Hadoop is written in Java and is not OLAP (online analytical processing). It is used for batch/offline processing and being used by Facebook, Yahoo, Google, Twitter, LinkedIn and many more. Moreover it can be scaled up and down by just adding or removing nodes in the cluster, as per need.
There are 4 major modules in Hadoop. Namely : HDFS, yarn, MapReduce and Common. first, is HDFS (Hadoop distributed File System) for storage, that allows to store data in a small memory block and distributes them across the cluster.
second is YARN, which stands for yet another resource negotiator, it is nothing but a processing unit of Hadoop, which also allocates resources that’s needed for processing task.
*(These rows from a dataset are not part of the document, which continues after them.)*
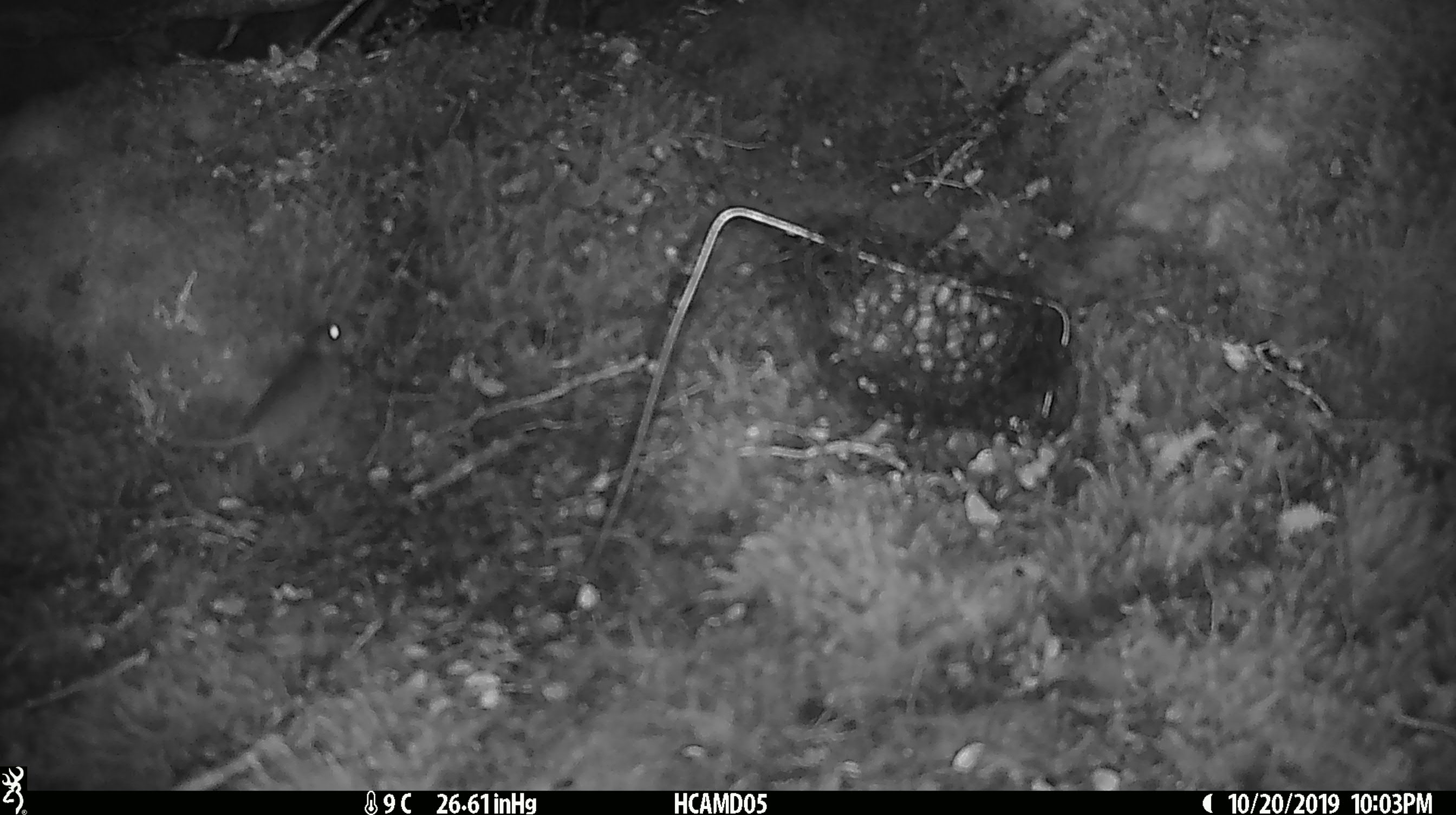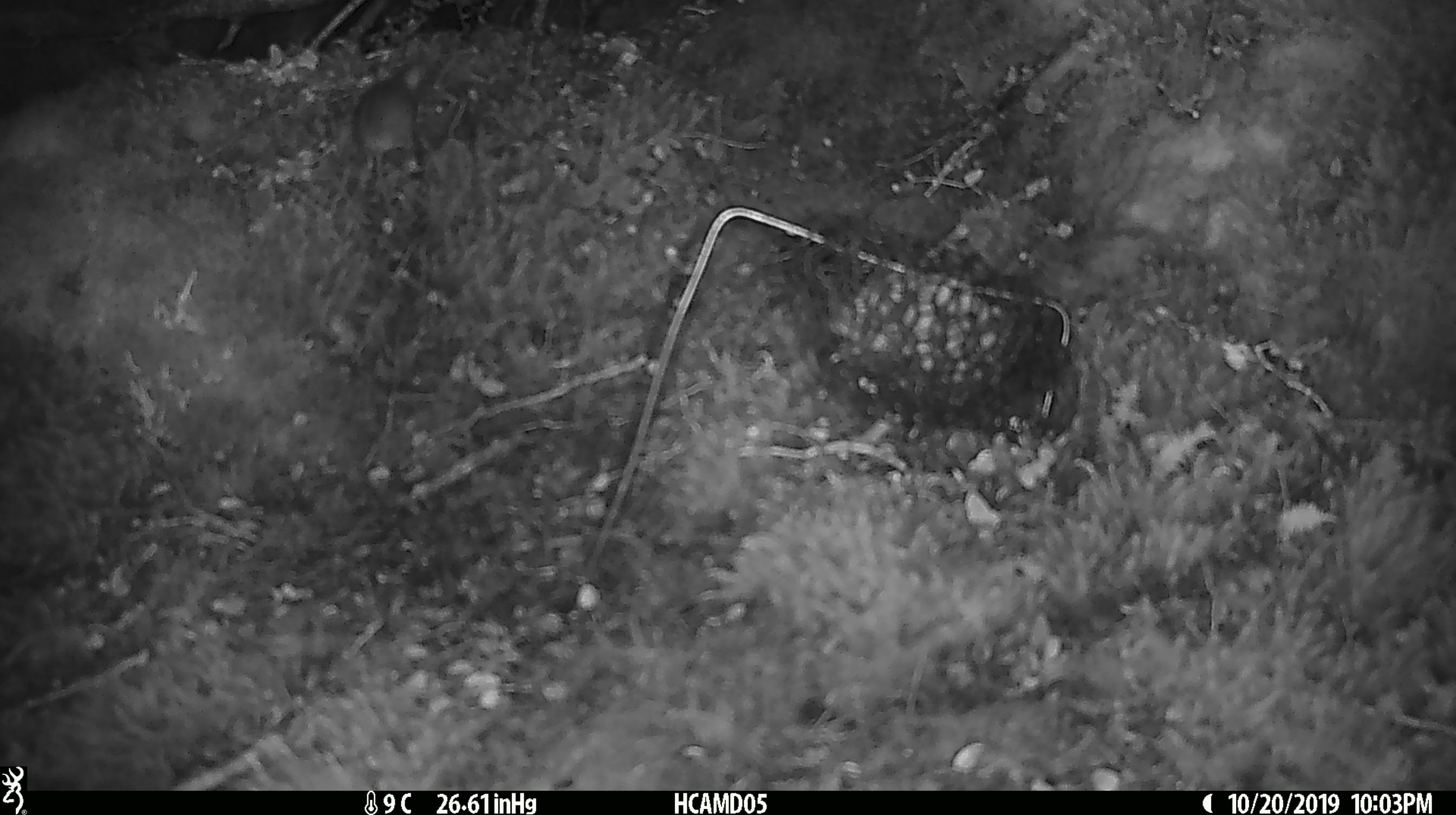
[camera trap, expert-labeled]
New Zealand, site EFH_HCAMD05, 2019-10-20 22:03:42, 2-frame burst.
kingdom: Animalia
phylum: Chordata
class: Mammalia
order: Rodentia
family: Muridae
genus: Mus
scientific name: Mus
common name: mouse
Mouse (Mus).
Thirdly Hadoop MapReduce – It is a java framework which executes tasks in a parallel manner by distributing it as small blocks across the cluster. the computation takes place in key value pair.
Lastly Common, it is a set of common utilities and libraries which handle other Hadoop modules. It makes sure that the hardware failures are managed by its cluster automatically.
Hadoop was the first technology designed in entirety to handle and manage magnanimous amount of data. There are quite few advantageous features of using Hadoop.
1) It is fast,. it is considered to be very fast as compared to the existing traditional system. In HDFS the data is distributed across the cluster and are mapped which helps in faster retrieval. Even the tools to process the data are often on the same servers, thus reducing the processing time.
2) It is Scalable: Hadoop cluster are scalable, meaning the cluster size can be increased or decreased as per requirement by just adding or removing nodes of the cluster any time we want.
3) It is Cost Effective: it is open source and uses commodity hardware to store data so it really is cost effective as compared to traditional relational database management system.
4) It is Resilient to failure: HDFS has the property with which it can replicate data over the network, so if one node is down or some other network failure happens, then it takes the other copy of data and use it. By default, data are replicated thrice but the replication factor is configurable.